Day Five: Six Places

So, we’re back from our weekend trip, and I’m settled in enough to get back to this blog series. Yesterday was just a bit crazy, so it didn’t happen. Here we go.

Six Places! I’m not sure what they want – is this six places I loathe? Six places I love and can’t decide which one I want to retire to? Six places I want to visit? I’m playing this by ear.
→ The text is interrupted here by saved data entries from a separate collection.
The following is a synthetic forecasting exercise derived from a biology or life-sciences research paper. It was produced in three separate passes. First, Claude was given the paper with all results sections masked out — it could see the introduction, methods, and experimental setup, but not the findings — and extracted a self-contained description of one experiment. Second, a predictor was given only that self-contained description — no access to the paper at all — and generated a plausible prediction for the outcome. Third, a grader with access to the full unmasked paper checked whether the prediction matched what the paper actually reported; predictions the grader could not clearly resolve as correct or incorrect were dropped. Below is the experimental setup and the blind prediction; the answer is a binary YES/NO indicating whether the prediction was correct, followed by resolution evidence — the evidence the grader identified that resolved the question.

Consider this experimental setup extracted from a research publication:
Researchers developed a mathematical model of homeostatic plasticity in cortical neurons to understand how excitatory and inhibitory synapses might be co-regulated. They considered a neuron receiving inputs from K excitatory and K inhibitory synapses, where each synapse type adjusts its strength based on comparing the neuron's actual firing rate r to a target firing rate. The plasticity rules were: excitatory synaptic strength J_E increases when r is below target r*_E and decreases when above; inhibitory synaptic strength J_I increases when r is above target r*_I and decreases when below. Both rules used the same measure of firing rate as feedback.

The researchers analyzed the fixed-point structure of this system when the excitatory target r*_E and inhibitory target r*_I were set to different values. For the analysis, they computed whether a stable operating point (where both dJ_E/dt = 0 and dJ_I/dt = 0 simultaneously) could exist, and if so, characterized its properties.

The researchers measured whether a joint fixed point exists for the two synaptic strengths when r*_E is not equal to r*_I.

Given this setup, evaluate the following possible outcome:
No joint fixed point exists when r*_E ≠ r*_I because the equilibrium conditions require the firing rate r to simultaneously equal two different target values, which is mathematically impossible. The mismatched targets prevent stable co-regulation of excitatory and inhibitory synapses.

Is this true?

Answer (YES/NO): YES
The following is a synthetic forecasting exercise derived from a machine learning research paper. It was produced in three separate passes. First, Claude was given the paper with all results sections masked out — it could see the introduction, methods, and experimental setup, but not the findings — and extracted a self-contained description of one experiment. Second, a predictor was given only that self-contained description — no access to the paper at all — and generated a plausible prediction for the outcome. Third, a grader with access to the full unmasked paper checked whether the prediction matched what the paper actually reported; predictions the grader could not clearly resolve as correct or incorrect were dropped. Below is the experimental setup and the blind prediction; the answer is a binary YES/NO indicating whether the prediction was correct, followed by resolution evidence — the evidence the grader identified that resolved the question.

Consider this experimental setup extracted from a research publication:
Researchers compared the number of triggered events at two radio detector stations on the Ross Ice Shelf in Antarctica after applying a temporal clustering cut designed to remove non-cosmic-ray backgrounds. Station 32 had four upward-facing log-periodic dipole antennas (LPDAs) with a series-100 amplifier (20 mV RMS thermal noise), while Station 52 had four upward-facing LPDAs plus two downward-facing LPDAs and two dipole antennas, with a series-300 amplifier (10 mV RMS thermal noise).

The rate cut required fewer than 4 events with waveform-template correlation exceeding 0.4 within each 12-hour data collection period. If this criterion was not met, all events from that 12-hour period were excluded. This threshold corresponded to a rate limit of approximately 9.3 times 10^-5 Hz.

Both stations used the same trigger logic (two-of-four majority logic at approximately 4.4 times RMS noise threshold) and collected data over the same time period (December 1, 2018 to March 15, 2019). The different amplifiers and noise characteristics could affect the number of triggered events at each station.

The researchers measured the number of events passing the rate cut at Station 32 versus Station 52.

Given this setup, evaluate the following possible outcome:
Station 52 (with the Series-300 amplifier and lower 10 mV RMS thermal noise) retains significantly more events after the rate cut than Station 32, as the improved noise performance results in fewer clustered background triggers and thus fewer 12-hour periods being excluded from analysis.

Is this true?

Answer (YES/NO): NO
  1. Greenville, South Carolina. Ten years ago, I’d only been through Greenville once for about 2 hours total, and I coudn’t really even remember how we got there. I certainly never foresaw this place becoming my home, but after over five years here, I can say I am in love with this place. It’s just a beautiful area, close to the mountains and with a full four seasons to enjoy (rather than the two seasons we had back on the coast – summer for 3/4 of the year, and then a semi-winter). It became my “home” in so many ways before we welcomed Russ, but now that he’s with us, it is that much more my #1 place. I just don’t know if I’d ever want to live anywhere else full-time. That said, there are some other places that I could spend quite a bit of time…
  2. St. Simons Island, Georgia. We went here, sort of on a lark, for our honeymoon five years ago and just fell in love with the place. It is the most relaxing vacation, and doesn’t cost a lot of money compared to other places we could go. We tend to do the same thing every day that we’re there, which includes a lot of time outside and lots of yummy local specialties at the fabulous restaurants nearby.
  3. Lake Marion, Manning, SC. Manning has quickly replaced Conway as the place where I spend most of my time. In fact, I was born and raised in Conway, South Carolina – up til the 22nd year of my life – but you won’t find it on my list of places. Life is just evolving in that way, and I find that I feel a sense of belonging and comfort in the Lake Marion area that calms my soul and spurs deep thought. It’s definitely my favorite place to write, and of course, to spend time with my loved ones. My family on my father’s side has roots deeply embedded in this area, and I always feel like I’m somehow connecting to that part of my lineage whenever I’m there. It means something to me.
  4. Omaha Beach, Normandy, France. I want to visit here one day. In fact, I’m probably pretty unusual because of all the places I could go in Europe, I want to go here. I need to go here. I want to go there and sit and just be for awhile. My paternal grandfather managed to make his way up the beaches without being stopped in the violent and sad way that so many soldiers were on D-Day, only to succumb to a very sudden and violent heart attack at the age of only 46 – so I never met him, but I hear I’m very much like him. Sometimes I think it’s kind of like the Miranda Lambert song about “The House That Built Me,” that connection she speaks of that is felt through a place. I never got to meet him, but I guess a part of me believes that if I can just get here and sit, somehow I’ll find a greater connection to this lost part of my history. I don’t really care much about shopping in Paris or seeing the Berlin wall, though I’d love to do those things, too. But this is #1 on my future European itinerary.
  5. New York City. I’ve never been! Can you believe that? OK, I’ve been through one time, in 1999 on the way back from my father’s 20th reunion at West Point. He wanted to drive us sort of on the outskirts of the island (if NYC has outskirts to speak of), and we ran out of gas, and I remember being able to see the Twin Towers peering over the edge of shorter buildings nearby. I also remember the transsexual who was pumping gas for us. It was a very strange experience, but I remember being at my most awkward point in life (16 years old) and thinking “Wow, I would be a normal person here!” It was really something. I’d love to go back and actually see the city.
  6. The Mountains of North Carolina and Tennessee. If you really want to know the essence of me, picture a teenage girl, sitting in the backseat on a long family car trip, headphones blaring Smashing Pumpkins audibly to other passengers, staring out the window at mountains that seemed impossibly tall (even though they’re nothing compared to what you find out West in Colorado, Utah, etc.). I’m still there somewhere, and I think it’s really a fluke that I was born in a Coastal town. I am most definitely a mountain girl.